Scanning mutagenesis of the I-II loop of the Cav2.2 calcium channel identifies residues Arginine 376 and Valine 416 as molecular determinants of voltage dependent G protein inhibition
- Hugo W Tedford†1,
- Alexandra E Kisilevsky†1,
- Lucienne B Vieira1,
- Diego Varela1,
- Lina Chen1 and
- Gerald W Zamponi1Email author
© Tedford et al; licensee BioMed Central Ltd. 2010
Received: 6 November 2009
Accepted: 3 February 2010
Published: 3 February 2010
Direct interaction with the β subunit of the heterotrimeric G protein complex causes voltage-dependent inhibition of N-type calcium channels. To further characterize the molecular determinants of this interaction, we performed scanning mutagenesis of residues 372-387 and 410-428 of the N-type channel α1 subunit, in which individual residues were replaced by either alanine or cysteine. We coexpressed wild type Gβ1γ2 subunits with either wild type or point mutant N-type calcium channels, and voltage-dependent, G protein-mediated inhibition of the channels (VDI) was assessed using patch clamp recordings. The resulting data indicate that Arg376 and Val416 of the α1 subunit, residues which are surface-exposed in the presence of the calcium channel β subunit, contribute significantly to the functional inhibition by Gβ1. To further characterize the roles of Arg376 and Val416 in this interaction, we performed secondary mutagenesis of these residues, coexpressing the resulting mutants with wild type Gβ1γ2 subunits and with several isoforms of the auxiliary β subunit of the N-type channel, again assessing VDI using patch clamp recordings. The results confirm the importance of Arg376 for G protein-mediated inhibition and show that a single amino acid substitution to phenylalanine drastically alters the abilities of auxiliary calcium channel subunits to regulate G protein inhibition of the channel.

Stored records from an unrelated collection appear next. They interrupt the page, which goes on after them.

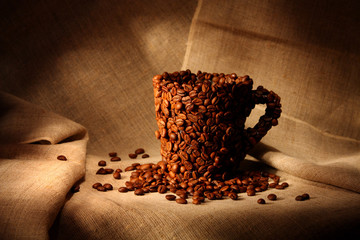 Image of mug covered with coffee beans on canvas background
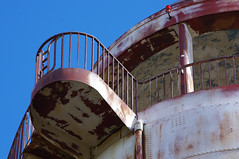 (Shane Henderson) Tags: old blue roof light red sky architecture stairs spiral peeling top watertower steps rusty staircase dome worn weathered column railing distressed crusty northpark mccandlesstownship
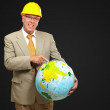 Male Architect Pointing At World Globe — Stock Photo #12667722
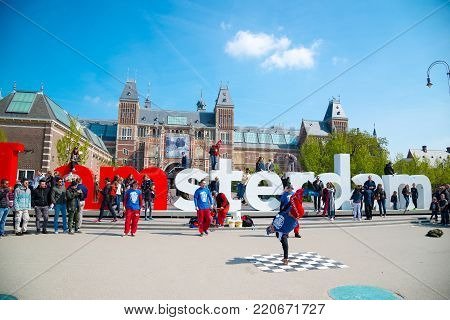 Amsterdam, Netherlands - April 20, 2017: Youth break dancing on city streets in Amsterdam. Street festival breakdance.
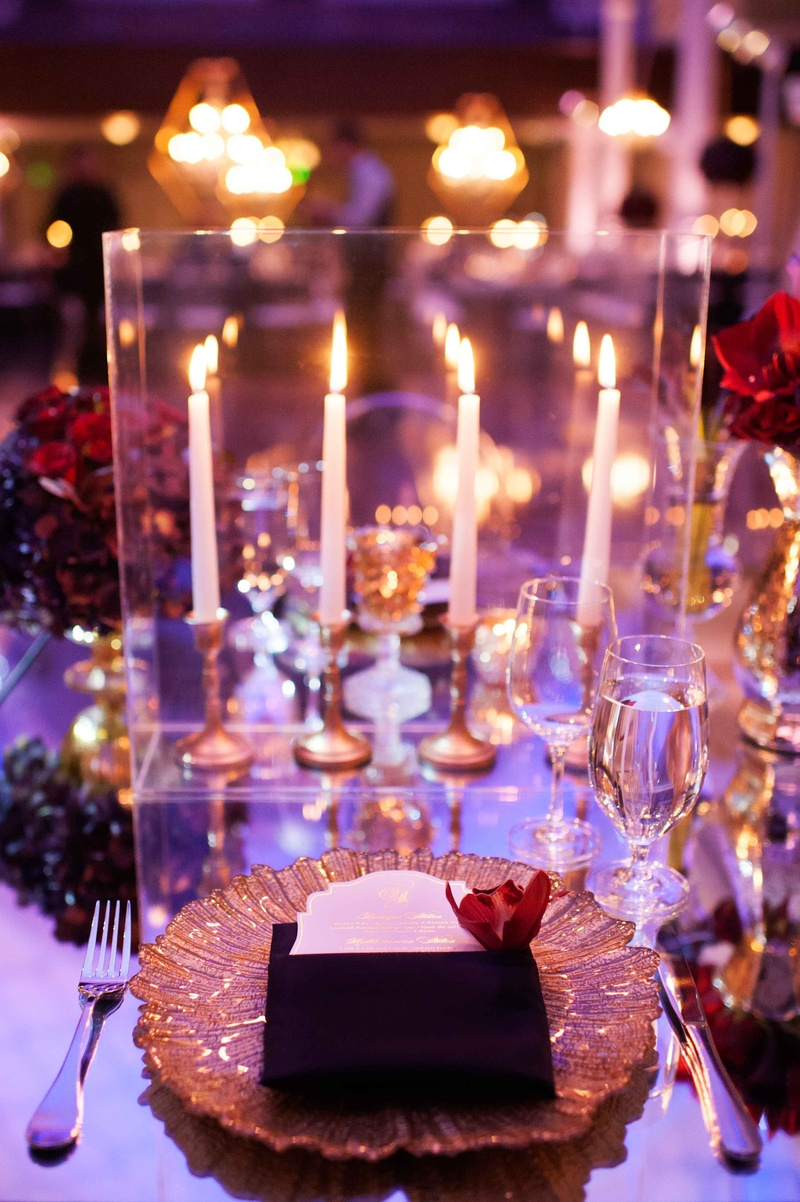 ... Guest place setting with gold charger on mirror table with red centerpiece and taper candlesticks ... & Greek Orthodox Church Ceremony + Glamorous Purple u0026 Gold Reception ...
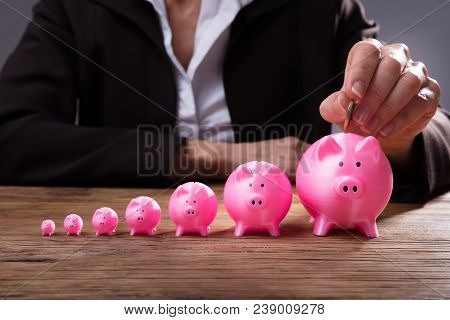 Businessperson's Hand Inserting Coin In Piggybank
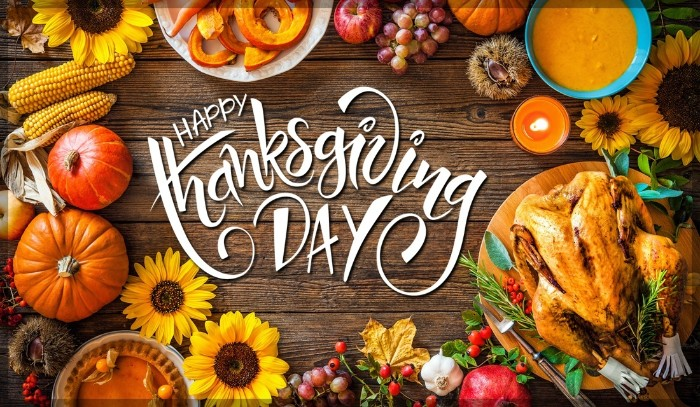sunflowers and ears of corn, roasted turkey and other dishes, a candle and some grapes, on a wooden surface, with the words happy thanksgiving day overimposed in white
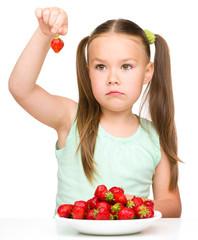 Little girl is eating strawberries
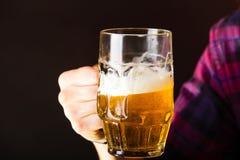 De mannelijke mok van de handholding bier Stock Foto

The mammalian nervous system expresses nine different genes that encode different types of voltage-gated calcium channel (VGCC) α1 subunits which interact with auxiliary subunits and form classes of VGCCs that are distinct in structure, pharmacology, and physiology . VGCCs containing the α1A and α1B subunits (P/Q- and N-type channels respectively) are distinguished from other types by their localization to pre-synaptic nerve terminals, where they mediate calcium influx which contributes to evoked neurotransmitter release and overall synaptic function [2–4].
Inhibition of P/Q- and N-type channels resulting from activation of G-protein coupled receptors (GPCRs)--a crucial mode of regulation, notably illustrated in the relief of pain sensations in response to opioid drugs --has been studied for over 25 years [6–16]. This mode of regulation is complex and comprises multiple pathways that include direct and indirect actions of G proteins on the channel . During membrane delimited G protein inhibition, GPCR activation releases Gβγ heterodimers which then bind directly to the α1 subunits of P/Q- and N-type channels, and this interaction stabilizes closed channel conformations and culminates in channel inhibition [18, 19].
A recent study suggests that interaction of Gβγ with N-type channels can slow the kinetics of channel transition to inactivated states . However, most studies of the direct Gβγ-presynaptic channel interaction have investigated the slowing of transition to activated channel states, and have found this mode of inhibition to be more favored at hyperpolarized potentials, thus allowing for activity dependent dis-inhibition [21–24]. Hence, the term "voltage-dependent inhibition" (VDI) has been used to describe two experimental hallmarks of this Gβγ-mediated regulation: slowing of presynaptic channel activation, and relief of channel inhibition by a strong, depolarizing pre-pulse.
Gβγ-mediated VDI depends on a complex set of structural determinants that contribute to direct interaction between Gβγ and the presynaptic calcium channel. As such, the extent of VDI varies with the isoforms of the channel subunits and the G protein subunits in question . Structure-activity relationship studies of the interaction have revealed roles for three cytosolic regions of the α1 subunit: the N-terminus, the I-II linker domain, and the C-terminus [25–30]. While the C-terminal region of the channel is thought to play a supporting role as an enhancer of overall Gβγ-channel binding affinity , both the N-terminus and the I-II linker contribute directly to the inhibitory interaction with Gβγ. Furthermore, contact between the N-terminus and the I-II linker is demonstrated to be necessary for Gβγ-mediated VDI . Efforts to resolve functionally important Gβγ-channel binding interactions have also revealed the direct involvement of two nearby sections of the I-II linker: amino acid residues 372-389 and 410-428 [27, 30]. The first of these sections partially overlaps with the α1 subunit alpha interaction domain (AID) and contains residues known to bind the calcium channel β subunit, presumably in a manner that precludes many of them from interaction with Gβγ . However, the contribution of the other I-II linker residues in question--to direct Gβγ-binding and hence to channel inhibition--has remained unclear.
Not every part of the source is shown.